# Material shown start
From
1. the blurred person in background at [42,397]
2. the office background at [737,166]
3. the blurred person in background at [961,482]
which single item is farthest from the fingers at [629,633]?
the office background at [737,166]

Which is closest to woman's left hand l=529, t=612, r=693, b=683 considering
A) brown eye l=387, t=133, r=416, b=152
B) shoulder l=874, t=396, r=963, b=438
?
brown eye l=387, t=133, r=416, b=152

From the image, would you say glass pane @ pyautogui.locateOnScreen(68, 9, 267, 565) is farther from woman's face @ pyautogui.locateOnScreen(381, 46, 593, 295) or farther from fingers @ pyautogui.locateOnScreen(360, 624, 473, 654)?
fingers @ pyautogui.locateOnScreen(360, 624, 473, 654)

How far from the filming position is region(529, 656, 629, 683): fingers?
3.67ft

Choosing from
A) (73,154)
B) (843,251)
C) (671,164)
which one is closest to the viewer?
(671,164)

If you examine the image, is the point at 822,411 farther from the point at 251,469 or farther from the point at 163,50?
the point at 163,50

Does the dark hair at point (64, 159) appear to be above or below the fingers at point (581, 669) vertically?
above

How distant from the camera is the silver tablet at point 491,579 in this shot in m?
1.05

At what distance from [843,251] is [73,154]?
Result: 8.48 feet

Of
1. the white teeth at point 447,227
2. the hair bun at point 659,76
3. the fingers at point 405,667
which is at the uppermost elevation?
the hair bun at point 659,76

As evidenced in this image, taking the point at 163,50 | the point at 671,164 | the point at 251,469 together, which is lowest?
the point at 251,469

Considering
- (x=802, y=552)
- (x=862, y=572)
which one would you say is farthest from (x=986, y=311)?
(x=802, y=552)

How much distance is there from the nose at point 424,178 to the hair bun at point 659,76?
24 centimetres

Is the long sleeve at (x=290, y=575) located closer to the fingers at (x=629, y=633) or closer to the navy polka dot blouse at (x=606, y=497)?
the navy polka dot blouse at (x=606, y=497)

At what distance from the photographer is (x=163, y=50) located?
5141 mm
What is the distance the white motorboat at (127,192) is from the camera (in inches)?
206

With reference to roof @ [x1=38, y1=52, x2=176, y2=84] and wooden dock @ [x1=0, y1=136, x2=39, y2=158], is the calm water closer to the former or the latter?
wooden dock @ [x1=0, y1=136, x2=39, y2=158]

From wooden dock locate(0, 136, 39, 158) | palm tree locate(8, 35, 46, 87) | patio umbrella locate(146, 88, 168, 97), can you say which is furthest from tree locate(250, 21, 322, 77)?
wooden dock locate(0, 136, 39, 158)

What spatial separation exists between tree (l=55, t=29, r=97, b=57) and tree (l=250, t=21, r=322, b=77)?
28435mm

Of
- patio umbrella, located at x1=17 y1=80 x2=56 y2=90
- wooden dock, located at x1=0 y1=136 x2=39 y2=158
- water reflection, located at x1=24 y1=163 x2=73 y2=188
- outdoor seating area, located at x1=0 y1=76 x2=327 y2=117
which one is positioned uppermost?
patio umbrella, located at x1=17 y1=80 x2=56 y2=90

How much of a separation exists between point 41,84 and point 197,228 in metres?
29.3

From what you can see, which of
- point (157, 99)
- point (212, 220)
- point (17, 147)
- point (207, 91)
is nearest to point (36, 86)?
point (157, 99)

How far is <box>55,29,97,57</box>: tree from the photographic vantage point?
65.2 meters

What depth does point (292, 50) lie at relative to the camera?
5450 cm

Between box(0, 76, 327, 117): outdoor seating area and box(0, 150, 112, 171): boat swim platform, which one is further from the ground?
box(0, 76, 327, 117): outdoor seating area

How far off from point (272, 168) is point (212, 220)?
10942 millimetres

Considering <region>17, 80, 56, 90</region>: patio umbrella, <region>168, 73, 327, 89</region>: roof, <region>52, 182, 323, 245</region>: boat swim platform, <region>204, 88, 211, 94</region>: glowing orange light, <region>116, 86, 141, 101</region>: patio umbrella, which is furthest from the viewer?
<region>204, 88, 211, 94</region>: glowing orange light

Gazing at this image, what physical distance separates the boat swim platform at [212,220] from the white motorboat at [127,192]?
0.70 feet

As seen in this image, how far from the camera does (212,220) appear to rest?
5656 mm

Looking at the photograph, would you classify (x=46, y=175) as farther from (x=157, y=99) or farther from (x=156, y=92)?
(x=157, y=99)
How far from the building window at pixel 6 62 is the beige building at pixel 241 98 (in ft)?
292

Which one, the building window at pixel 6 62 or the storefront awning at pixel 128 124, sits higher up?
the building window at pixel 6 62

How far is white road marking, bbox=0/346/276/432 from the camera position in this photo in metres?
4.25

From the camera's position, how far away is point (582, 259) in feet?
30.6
# Material shown end
Objective> All entries must be repeated verbatim.

Task answer>
From
1. the blurred person in background at [42,397]
2. the office background at [737,166]
3. the blurred person in background at [961,482]
which single item is farthest from the fingers at [629,633]?
the office background at [737,166]

Which is closest to woman's left hand l=529, t=612, r=693, b=683 considering
A) brown eye l=387, t=133, r=416, b=152
B) shoulder l=874, t=396, r=963, b=438
?
brown eye l=387, t=133, r=416, b=152

From the image, would you say glass pane @ pyautogui.locateOnScreen(68, 9, 267, 565) is farther from woman's face @ pyautogui.locateOnScreen(381, 46, 593, 295) or farther from fingers @ pyautogui.locateOnScreen(360, 624, 473, 654)?
fingers @ pyautogui.locateOnScreen(360, 624, 473, 654)

How far from the filming position is region(529, 656, 629, 683): fingers?
3.67ft

Choosing from
A) (73,154)
B) (843,251)
C) (671,164)
which one is closest to the viewer?
(671,164)

If you examine the image, is the point at 822,411 farther from the point at 251,469 or farther from the point at 163,50?
the point at 163,50

Does the dark hair at point (64, 159) appear to be above or below the fingers at point (581, 669) vertically?
above

How distant from the camera is the silver tablet at point 491,579 in this shot in m?
1.05

At what distance from [843,251] is [73,154]?
Result: 8.48 feet

Of
1. the white teeth at point 447,227
2. the hair bun at point 659,76
3. the fingers at point 405,667
which is at the uppermost elevation?
the hair bun at point 659,76

As evidenced in this image, taking the point at 163,50 | the point at 671,164 | the point at 251,469 together, which is lowest?
the point at 251,469

Considering
- (x=802, y=552)
- (x=862, y=572)
which one would you say is farthest from (x=986, y=311)?
(x=802, y=552)

How much distance is there from the nose at point 424,178 to the hair bun at point 659,76?
24 centimetres

Is the long sleeve at (x=290, y=575) located closer to the fingers at (x=629, y=633) or closer to the navy polka dot blouse at (x=606, y=497)?
the navy polka dot blouse at (x=606, y=497)

At what distance from the photographer is (x=163, y=50) located?
5141 mm
What is the distance the white motorboat at (127,192) is from the camera (in inches)?
206

With reference to roof @ [x1=38, y1=52, x2=176, y2=84] and wooden dock @ [x1=0, y1=136, x2=39, y2=158], is the calm water closer to the former or the latter?
wooden dock @ [x1=0, y1=136, x2=39, y2=158]

From wooden dock locate(0, 136, 39, 158) | palm tree locate(8, 35, 46, 87) | patio umbrella locate(146, 88, 168, 97), can you say which is furthest from tree locate(250, 21, 322, 77)?
wooden dock locate(0, 136, 39, 158)

What spatial separation exists between tree (l=55, t=29, r=97, b=57) and tree (l=250, t=21, r=322, b=77)?
28435mm

Of
- patio umbrella, located at x1=17 y1=80 x2=56 y2=90
- wooden dock, located at x1=0 y1=136 x2=39 y2=158
- water reflection, located at x1=24 y1=163 x2=73 y2=188
- outdoor seating area, located at x1=0 y1=76 x2=327 y2=117
which one is positioned uppermost?
patio umbrella, located at x1=17 y1=80 x2=56 y2=90

How much of a separation exists between point 41,84 and point 197,228 in metres?
29.3

From what you can see, which of
- point (157, 99)
- point (212, 220)
- point (17, 147)
- point (207, 91)
is nearest to point (36, 86)?
point (157, 99)

How far is <box>55,29,97,57</box>: tree from the photographic vantage point?
65.2 meters

What depth does point (292, 50) lie at relative to the camera?
5450 cm

Between box(0, 76, 327, 117): outdoor seating area and box(0, 150, 112, 171): boat swim platform, which one is further from the ground?
box(0, 76, 327, 117): outdoor seating area

How far off from point (272, 168) is point (212, 220)?
10942 millimetres

Considering <region>17, 80, 56, 90</region>: patio umbrella, <region>168, 73, 327, 89</region>: roof, <region>52, 182, 323, 245</region>: boat swim platform, <region>204, 88, 211, 94</region>: glowing orange light, <region>116, 86, 141, 101</region>: patio umbrella, which is furthest from the viewer?
<region>204, 88, 211, 94</region>: glowing orange light

Gazing at this image, what physical distance separates the boat swim platform at [212,220] from the white motorboat at [127,192]?
0.70 feet

As seen in this image, how far from the camera does (212,220) appear to rest?
5656 mm

Looking at the photograph, would you classify (x=46, y=175) as farther from (x=157, y=99) or farther from (x=156, y=92)?
(x=157, y=99)
How far from the building window at pixel 6 62 is the beige building at pixel 241 98 (in ft)?
292

Which one, the building window at pixel 6 62 or the storefront awning at pixel 128 124, sits higher up?
the building window at pixel 6 62

How far is white road marking, bbox=0/346/276/432 from the camera position in this photo in metres?
4.25

From the camera's position, how far away is point (582, 259) in feet?
30.6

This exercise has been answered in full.